Exercise aim
Would you filter these records and copy every line that has the word "name"?

Material for this task
━━━━
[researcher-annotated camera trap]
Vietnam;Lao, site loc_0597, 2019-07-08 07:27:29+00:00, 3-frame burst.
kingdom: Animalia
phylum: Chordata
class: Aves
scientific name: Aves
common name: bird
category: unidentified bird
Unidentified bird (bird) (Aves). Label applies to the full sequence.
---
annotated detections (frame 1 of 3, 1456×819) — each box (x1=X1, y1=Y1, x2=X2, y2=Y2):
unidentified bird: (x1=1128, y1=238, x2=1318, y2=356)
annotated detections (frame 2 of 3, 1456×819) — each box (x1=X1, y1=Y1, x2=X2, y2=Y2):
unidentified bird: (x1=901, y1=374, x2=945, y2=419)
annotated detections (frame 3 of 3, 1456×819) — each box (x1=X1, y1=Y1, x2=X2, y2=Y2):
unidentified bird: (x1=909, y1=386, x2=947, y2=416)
━━━━
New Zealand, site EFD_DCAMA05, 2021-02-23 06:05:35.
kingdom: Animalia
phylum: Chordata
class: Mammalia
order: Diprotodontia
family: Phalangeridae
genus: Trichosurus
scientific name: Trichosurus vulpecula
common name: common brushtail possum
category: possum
━━━━
Task output
scientific name: Aves
common name: bird
scientific name: Trichosurus vulpecula
common name: common brushtail possum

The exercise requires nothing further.